Quiz Entry - updated: 2026.06.28
What are the three problem-solving strategies: Fractionalization, Hypothesis Testing, and Means-End Analysis (MEA)?
Fractionalization splits a problem into solvable parts; hypothesis testing proposes a cause and then tries to disprove it; means-end analysis repeatedly closes the biggest gap between the current state and the goal.
1. Fractionalization (Divide & Conquer)
- Break a large problem into smaller, manageable sub-problems
- Solve each sub-problem independently
- Combine solutions to address the whole
- Example: Analyzing a security breach → separate into: how did they get in? What did they access? How do we contain it?
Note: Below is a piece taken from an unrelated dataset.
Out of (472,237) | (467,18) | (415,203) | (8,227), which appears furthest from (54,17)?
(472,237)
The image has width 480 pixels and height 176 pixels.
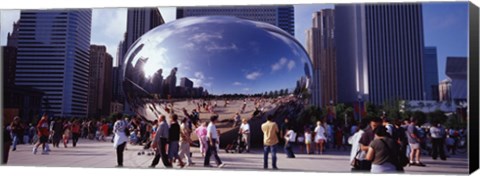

How do we prevent recurrence?
2. Hypothesis Testing
- Formulate a hypothesis about the cause or solution
- Design tests to confirm or refute it
- Iterate based on results
- Example: "The breach likely came through the VPN" → check VPN logs → confirmed/denied → form new hypothesis if needed
- Key: Be willing to disprove your own hypothesis
3. Means-End Analysis (MEA)
- Compare the current state with the desired end state
- Identify the biggest difference between them
- Apply an action to reduce that difference
- Repeat until current state = goal state
- Frequently used in AI (Wikipedia: Means-ends analysis)
- Example: Current state: "system is compromised." Goal: "system is secure and operational." Biggest gap: "attacker still has access." Action: "isolate affected systems."
Tip: These three strategies are complementary — you might fractionalize a problem, form hypotheses about each piece, and use MEA to prioritize which gaps to close first.